# PROBLEM TO WORK ON
Begin your copy at the line with "cheese marijuana light" in the records below and end it at the line with "dandelionproject13118-3web", restating each line word for word; omit the pictures.

*** RECORDS TO USE ***

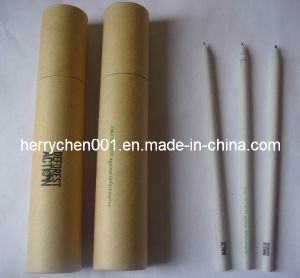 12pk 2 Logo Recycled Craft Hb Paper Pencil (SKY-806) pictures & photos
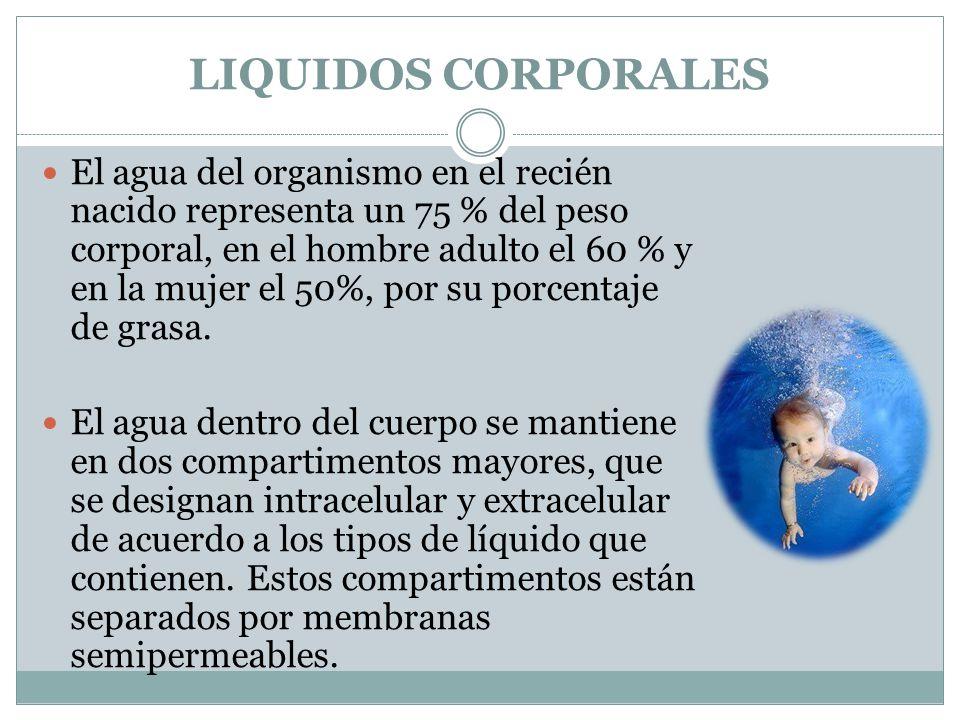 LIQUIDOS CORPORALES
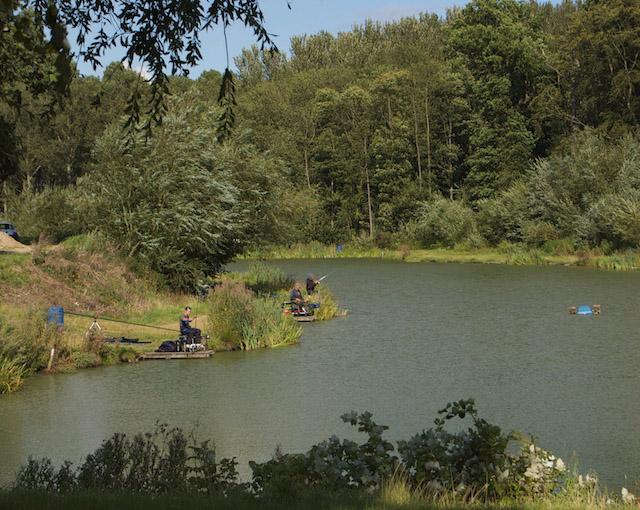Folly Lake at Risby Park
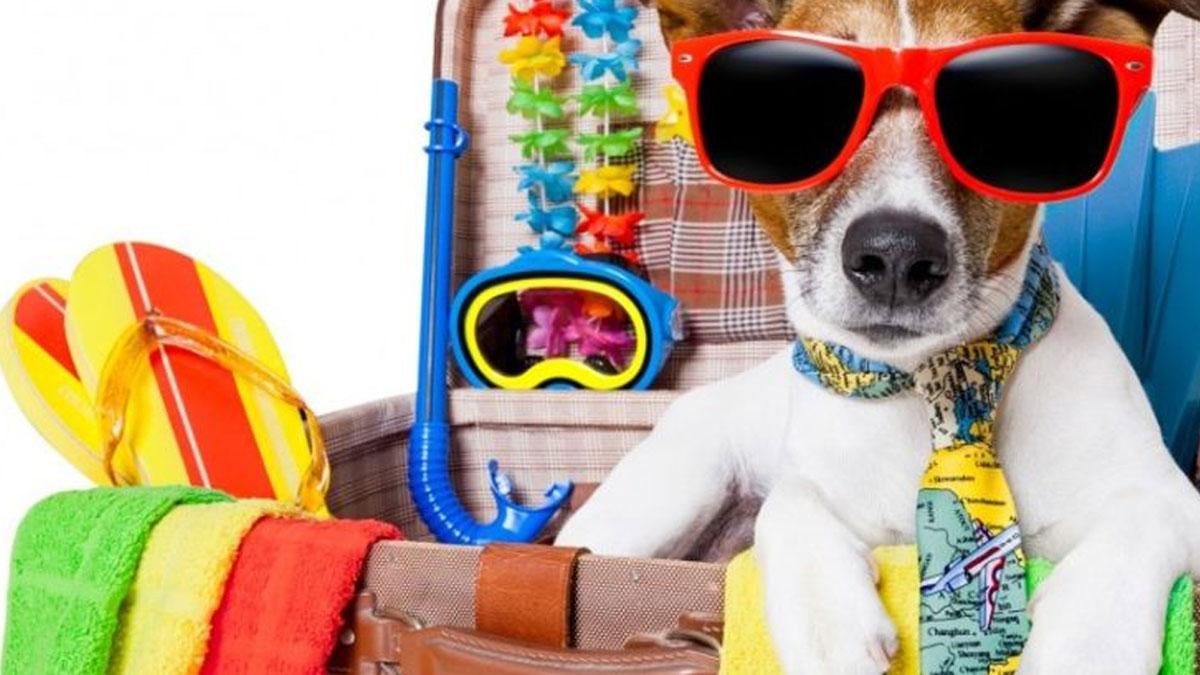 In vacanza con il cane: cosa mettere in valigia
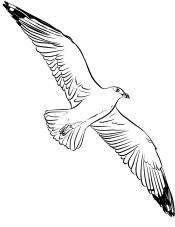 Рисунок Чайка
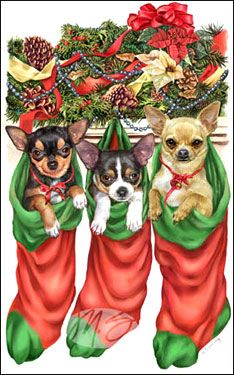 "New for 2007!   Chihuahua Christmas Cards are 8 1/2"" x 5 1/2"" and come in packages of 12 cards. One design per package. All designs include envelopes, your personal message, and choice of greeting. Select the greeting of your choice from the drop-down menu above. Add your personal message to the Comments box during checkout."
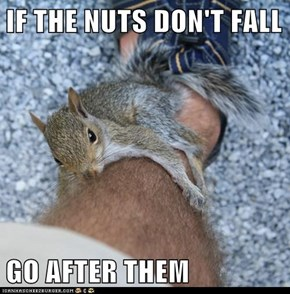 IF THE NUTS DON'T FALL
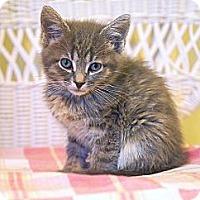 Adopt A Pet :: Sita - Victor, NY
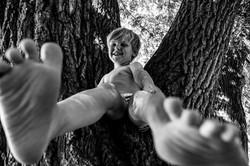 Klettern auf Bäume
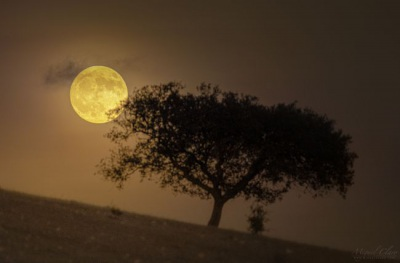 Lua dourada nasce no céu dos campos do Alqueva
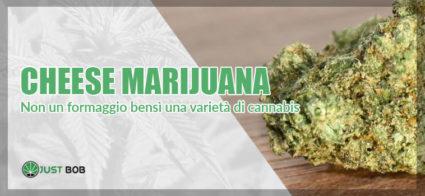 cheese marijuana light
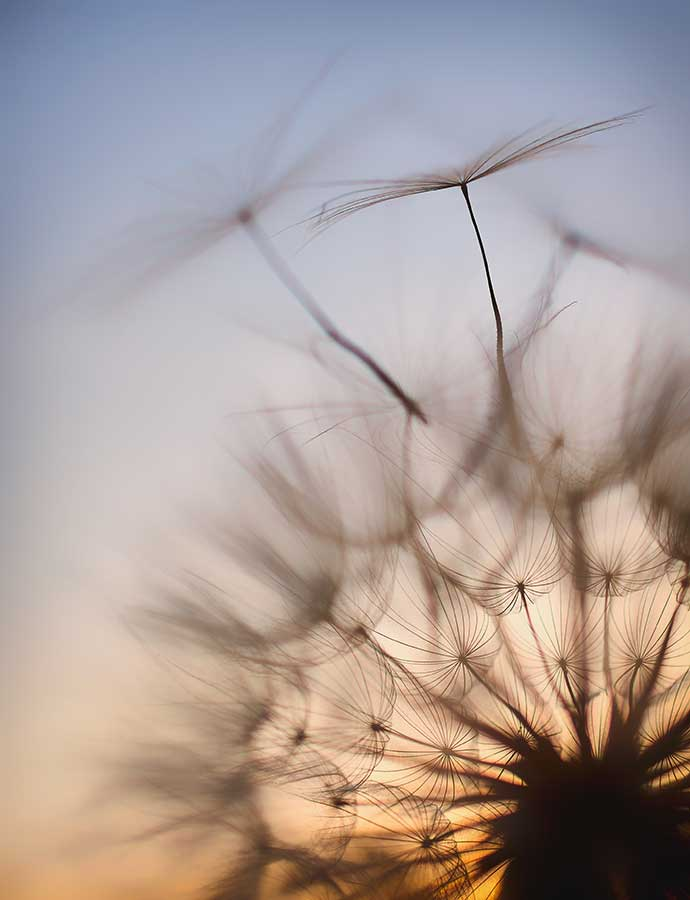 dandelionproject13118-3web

*** End of RECORDS TO USE ***
*** RECORDS TO USE ***

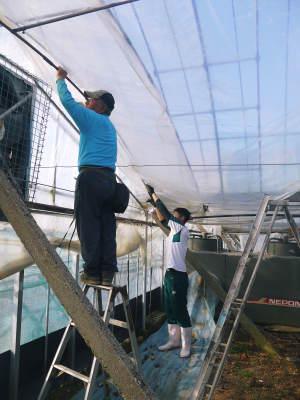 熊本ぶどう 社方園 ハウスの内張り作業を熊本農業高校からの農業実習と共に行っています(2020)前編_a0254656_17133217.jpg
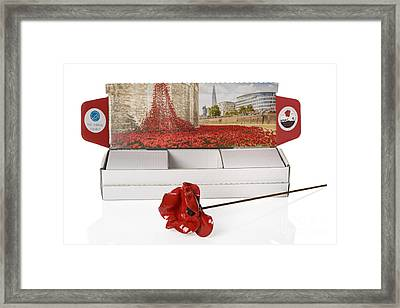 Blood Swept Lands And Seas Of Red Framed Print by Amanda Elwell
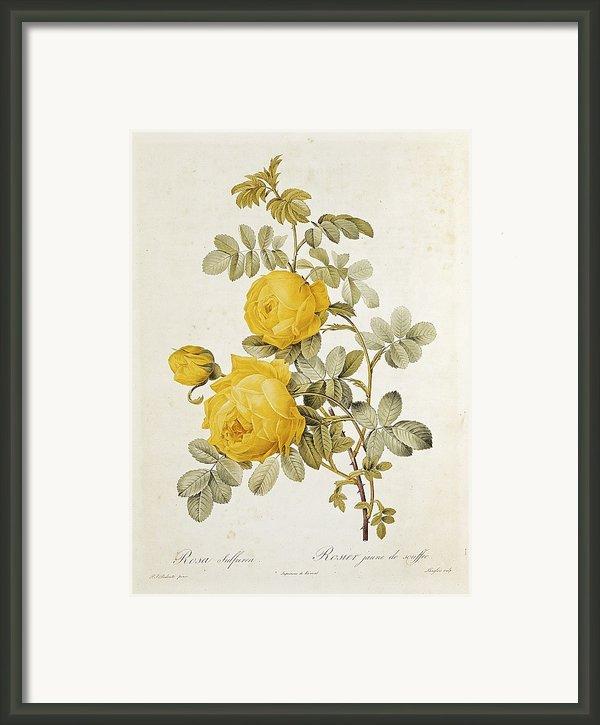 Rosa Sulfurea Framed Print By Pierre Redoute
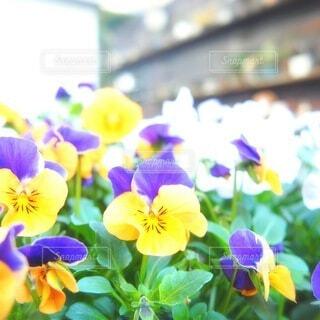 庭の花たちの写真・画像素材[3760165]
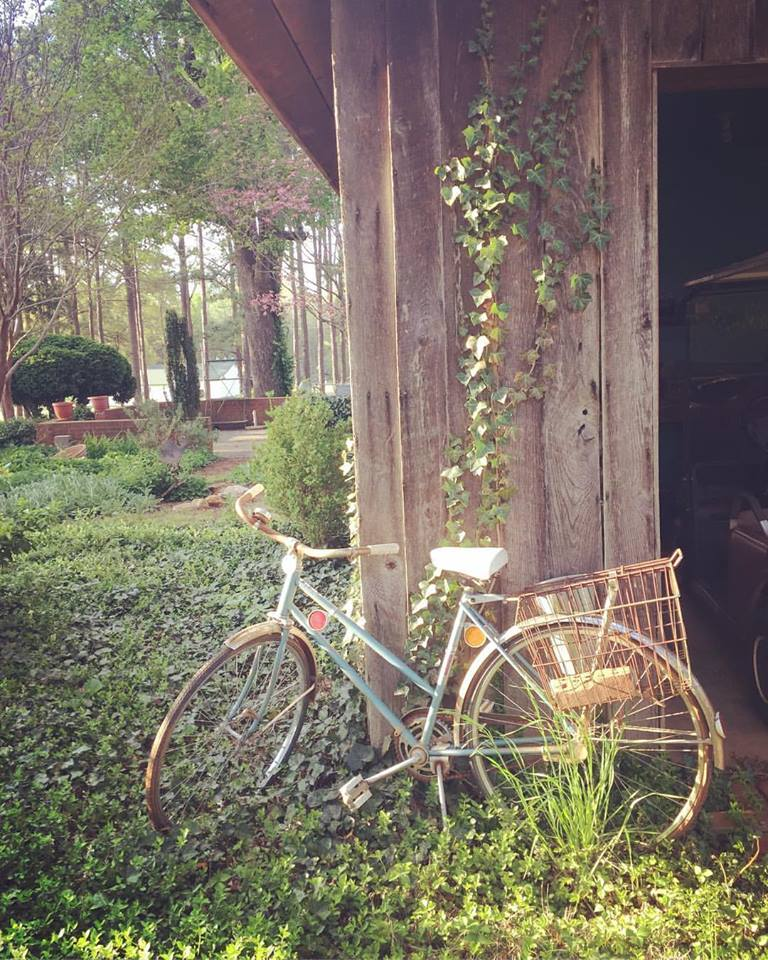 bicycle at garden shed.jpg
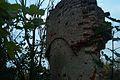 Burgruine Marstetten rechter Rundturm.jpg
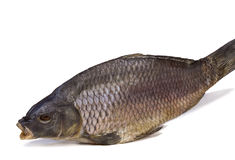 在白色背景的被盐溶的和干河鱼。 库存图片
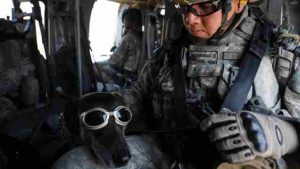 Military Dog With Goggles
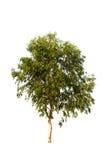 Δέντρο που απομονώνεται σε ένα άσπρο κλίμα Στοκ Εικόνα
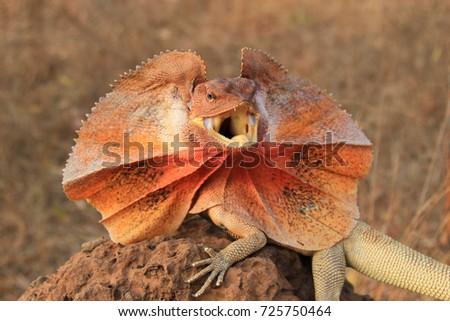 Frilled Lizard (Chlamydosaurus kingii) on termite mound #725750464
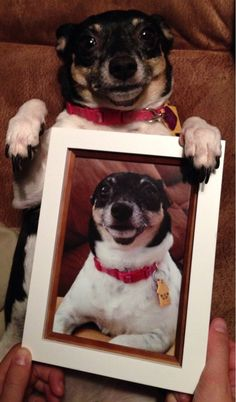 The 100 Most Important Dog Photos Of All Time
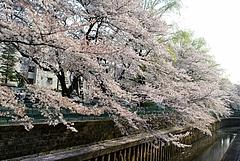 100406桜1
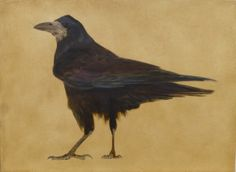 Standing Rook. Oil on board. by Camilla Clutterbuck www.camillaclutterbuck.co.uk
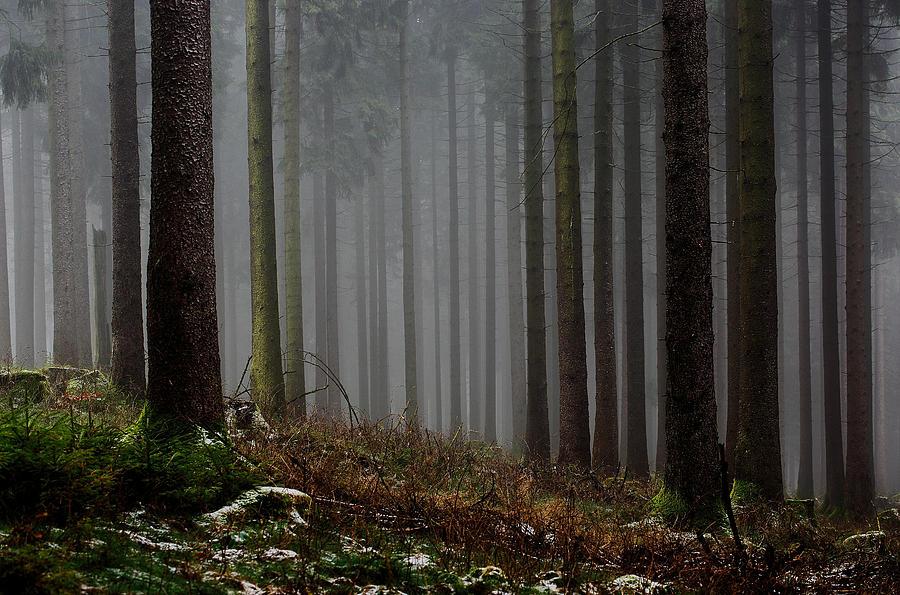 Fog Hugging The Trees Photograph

*** End of RECORDS TO USE ***
*** RECORDS TO USE ***

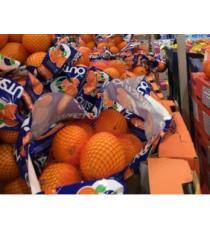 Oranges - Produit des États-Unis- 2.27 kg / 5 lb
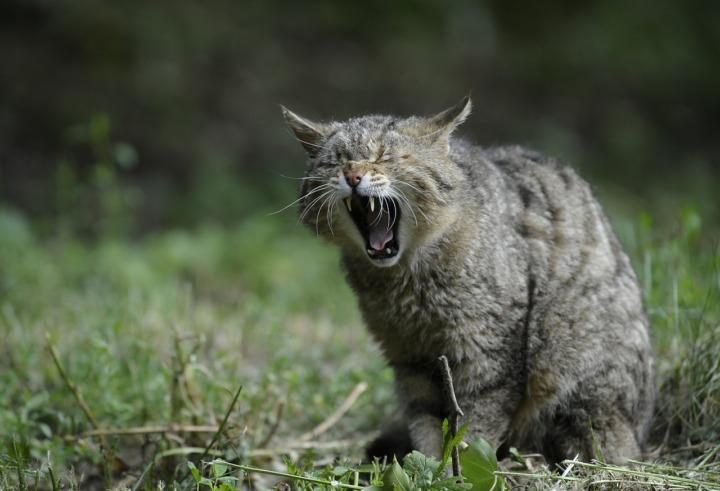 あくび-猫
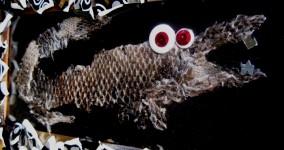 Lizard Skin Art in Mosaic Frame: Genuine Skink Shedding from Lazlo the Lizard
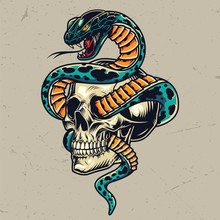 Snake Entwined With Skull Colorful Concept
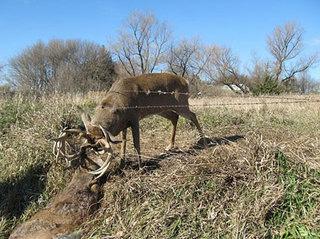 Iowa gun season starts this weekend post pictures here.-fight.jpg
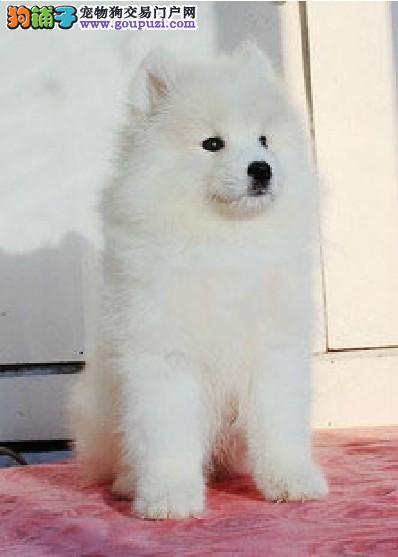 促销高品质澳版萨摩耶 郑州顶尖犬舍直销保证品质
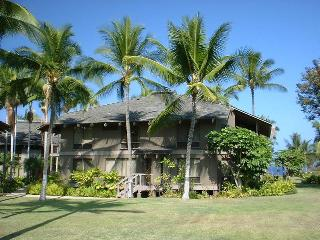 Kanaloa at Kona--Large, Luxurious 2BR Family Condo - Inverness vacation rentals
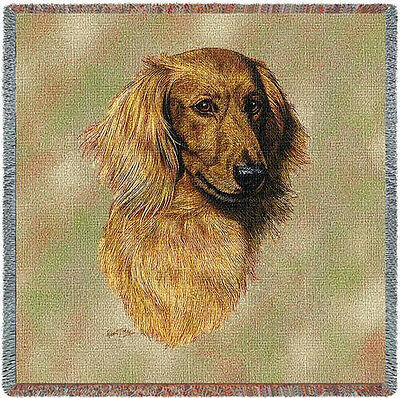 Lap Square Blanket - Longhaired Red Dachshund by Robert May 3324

*** End of RECORDS TO USE ***

# YOUR RESPONSE
 cheese marijuana light
 dandelionproject13118-3web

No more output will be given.